Exercise description: Quote, without any change, the line that contains "From the viewpoint, how" and all lines that follow it to the end of the data below.

Supplied data:
· · · · ·
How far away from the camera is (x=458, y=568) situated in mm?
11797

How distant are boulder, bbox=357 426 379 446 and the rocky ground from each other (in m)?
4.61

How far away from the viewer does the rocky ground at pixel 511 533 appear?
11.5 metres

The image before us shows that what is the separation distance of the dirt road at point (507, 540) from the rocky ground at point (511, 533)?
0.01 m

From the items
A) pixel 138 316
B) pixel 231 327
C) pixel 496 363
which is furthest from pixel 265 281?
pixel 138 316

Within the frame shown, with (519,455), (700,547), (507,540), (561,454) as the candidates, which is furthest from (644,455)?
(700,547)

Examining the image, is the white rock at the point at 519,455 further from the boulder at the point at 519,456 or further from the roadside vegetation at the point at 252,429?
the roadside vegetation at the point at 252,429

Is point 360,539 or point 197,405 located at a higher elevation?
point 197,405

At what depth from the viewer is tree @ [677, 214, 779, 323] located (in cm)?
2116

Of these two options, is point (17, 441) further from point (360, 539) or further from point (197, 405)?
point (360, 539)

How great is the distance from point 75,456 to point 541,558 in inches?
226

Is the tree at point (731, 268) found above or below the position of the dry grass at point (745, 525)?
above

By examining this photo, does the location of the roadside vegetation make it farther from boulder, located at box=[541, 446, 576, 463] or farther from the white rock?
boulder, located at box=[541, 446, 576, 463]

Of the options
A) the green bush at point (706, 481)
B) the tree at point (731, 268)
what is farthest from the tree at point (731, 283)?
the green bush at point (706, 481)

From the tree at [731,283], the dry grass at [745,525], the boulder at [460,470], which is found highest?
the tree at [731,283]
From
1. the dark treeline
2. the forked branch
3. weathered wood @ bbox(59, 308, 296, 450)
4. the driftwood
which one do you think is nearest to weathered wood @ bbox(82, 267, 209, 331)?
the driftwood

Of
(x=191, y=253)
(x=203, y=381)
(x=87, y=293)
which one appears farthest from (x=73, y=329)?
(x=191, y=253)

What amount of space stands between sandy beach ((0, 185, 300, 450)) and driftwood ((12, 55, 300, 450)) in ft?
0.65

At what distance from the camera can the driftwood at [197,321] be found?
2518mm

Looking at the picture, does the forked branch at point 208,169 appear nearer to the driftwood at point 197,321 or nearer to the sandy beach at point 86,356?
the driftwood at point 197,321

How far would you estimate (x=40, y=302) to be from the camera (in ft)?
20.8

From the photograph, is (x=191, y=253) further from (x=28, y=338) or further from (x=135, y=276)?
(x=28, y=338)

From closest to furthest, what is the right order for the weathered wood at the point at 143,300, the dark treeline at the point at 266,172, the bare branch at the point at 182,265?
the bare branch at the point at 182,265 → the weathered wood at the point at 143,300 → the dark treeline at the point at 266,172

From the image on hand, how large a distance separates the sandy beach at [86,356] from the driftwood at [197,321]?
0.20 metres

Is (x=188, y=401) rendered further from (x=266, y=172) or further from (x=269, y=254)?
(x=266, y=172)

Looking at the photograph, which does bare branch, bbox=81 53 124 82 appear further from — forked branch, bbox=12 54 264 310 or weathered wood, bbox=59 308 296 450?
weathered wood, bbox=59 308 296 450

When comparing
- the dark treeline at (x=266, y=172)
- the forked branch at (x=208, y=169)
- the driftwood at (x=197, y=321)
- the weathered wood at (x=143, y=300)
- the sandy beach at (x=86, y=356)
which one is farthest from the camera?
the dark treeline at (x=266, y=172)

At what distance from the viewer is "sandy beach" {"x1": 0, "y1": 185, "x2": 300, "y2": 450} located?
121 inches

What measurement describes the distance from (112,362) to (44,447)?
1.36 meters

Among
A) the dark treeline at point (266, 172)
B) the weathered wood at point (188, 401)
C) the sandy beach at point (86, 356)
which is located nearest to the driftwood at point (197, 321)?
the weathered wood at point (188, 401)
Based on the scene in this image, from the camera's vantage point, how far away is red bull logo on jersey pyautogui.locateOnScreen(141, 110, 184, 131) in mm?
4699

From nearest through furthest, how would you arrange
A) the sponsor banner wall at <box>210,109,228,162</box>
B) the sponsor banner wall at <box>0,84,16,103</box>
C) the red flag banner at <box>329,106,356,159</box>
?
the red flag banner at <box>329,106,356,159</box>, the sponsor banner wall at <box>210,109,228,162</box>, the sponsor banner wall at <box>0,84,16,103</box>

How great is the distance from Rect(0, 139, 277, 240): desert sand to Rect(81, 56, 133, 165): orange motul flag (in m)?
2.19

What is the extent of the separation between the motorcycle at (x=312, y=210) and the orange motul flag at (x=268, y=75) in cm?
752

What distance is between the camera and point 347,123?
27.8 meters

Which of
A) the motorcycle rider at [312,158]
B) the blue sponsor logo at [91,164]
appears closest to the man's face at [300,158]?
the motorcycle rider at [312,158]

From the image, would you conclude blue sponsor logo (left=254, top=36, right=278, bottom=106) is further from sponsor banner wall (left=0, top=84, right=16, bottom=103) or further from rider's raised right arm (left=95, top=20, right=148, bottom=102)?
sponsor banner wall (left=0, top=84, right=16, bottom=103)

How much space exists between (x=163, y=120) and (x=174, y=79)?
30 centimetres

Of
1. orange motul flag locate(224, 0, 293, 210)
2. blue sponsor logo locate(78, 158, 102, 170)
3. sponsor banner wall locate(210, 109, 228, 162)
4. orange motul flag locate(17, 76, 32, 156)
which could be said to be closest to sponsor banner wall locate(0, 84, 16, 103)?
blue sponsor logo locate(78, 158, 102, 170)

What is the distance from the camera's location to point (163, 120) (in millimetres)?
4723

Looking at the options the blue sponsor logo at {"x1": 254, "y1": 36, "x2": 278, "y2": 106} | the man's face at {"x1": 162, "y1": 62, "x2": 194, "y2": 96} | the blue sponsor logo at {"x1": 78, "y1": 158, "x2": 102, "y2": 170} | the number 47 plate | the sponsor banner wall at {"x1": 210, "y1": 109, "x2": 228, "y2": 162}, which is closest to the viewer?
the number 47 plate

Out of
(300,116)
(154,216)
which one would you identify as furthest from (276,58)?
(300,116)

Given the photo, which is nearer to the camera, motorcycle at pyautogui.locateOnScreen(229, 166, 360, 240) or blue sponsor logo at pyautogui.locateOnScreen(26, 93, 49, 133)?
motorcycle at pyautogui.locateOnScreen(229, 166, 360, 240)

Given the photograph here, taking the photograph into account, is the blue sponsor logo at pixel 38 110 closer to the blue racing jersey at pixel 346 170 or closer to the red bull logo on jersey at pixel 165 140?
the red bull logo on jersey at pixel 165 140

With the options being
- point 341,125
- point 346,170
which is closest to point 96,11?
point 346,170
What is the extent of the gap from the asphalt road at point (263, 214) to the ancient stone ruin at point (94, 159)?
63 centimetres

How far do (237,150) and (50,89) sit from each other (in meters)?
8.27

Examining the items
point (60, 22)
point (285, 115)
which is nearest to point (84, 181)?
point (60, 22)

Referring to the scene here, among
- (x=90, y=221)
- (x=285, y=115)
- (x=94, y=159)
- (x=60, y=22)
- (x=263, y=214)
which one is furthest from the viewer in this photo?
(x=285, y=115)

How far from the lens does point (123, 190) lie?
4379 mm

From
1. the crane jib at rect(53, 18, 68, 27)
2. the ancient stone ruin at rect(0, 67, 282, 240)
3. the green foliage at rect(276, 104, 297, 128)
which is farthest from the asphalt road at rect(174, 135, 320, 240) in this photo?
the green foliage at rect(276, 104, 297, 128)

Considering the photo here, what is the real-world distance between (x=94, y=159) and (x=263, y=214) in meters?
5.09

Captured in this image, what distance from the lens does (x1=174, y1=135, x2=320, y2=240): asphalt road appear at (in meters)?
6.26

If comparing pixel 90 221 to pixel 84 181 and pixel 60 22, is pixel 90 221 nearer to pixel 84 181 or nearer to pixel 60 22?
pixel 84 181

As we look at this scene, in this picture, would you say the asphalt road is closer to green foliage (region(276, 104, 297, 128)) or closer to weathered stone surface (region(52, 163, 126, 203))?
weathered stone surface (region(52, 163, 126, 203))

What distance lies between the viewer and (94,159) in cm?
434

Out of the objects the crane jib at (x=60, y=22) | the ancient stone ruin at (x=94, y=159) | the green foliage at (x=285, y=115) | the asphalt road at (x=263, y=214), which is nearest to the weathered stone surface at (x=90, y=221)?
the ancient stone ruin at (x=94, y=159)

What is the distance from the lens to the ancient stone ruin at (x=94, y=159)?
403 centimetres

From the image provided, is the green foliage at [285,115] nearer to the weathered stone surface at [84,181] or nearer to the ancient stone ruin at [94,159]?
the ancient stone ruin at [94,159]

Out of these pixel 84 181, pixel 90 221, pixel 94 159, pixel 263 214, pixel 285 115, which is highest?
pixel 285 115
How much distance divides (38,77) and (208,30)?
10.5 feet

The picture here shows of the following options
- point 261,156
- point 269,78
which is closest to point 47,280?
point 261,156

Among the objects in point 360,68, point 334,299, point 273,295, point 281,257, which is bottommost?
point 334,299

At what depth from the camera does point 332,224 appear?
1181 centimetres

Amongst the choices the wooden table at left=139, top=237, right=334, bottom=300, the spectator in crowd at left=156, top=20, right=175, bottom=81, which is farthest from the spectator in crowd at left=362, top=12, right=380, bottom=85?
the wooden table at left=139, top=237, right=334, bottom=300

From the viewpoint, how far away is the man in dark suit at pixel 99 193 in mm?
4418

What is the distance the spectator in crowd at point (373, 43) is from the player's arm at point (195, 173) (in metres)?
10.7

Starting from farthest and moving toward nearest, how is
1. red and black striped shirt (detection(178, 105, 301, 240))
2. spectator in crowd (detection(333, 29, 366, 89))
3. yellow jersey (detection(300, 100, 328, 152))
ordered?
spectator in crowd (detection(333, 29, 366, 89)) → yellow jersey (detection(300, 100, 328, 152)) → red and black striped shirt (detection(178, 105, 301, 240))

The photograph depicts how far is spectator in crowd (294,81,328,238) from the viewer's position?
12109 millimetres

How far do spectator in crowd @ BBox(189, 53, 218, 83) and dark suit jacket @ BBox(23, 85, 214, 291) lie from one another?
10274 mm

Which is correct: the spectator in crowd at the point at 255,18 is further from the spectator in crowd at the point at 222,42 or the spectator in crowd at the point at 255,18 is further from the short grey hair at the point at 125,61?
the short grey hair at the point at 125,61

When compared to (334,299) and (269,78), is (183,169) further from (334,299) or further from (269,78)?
· · · · ·
Finished answer:
From the viewpoint, how far away is the man in dark suit at pixel 99 193 in mm?
4418

What is the distance the spectator in crowd at point (373, 43) is from the player's arm at point (195, 173) (in metres)?
10.7

Starting from farthest and moving toward nearest, how is
1. red and black striped shirt (detection(178, 105, 301, 240))
2. spectator in crowd (detection(333, 29, 366, 89))
3. yellow jersey (detection(300, 100, 328, 152))
ordered?
spectator in crowd (detection(333, 29, 366, 89)) → yellow jersey (detection(300, 100, 328, 152)) → red and black striped shirt (detection(178, 105, 301, 240))

The photograph depicts how far is spectator in crowd (294,81,328,238) from the viewer's position?
12109 millimetres

How far do spectator in crowd @ BBox(189, 53, 218, 83) and dark suit jacket @ BBox(23, 85, 214, 291) lie from one another?
10274 mm

Which is correct: the spectator in crowd at the point at 255,18 is further from the spectator in crowd at the point at 222,42 or the spectator in crowd at the point at 255,18 is further from the short grey hair at the point at 125,61?
the short grey hair at the point at 125,61

When compared to (334,299) and (269,78), is (183,169) further from (334,299) or further from (269,78)?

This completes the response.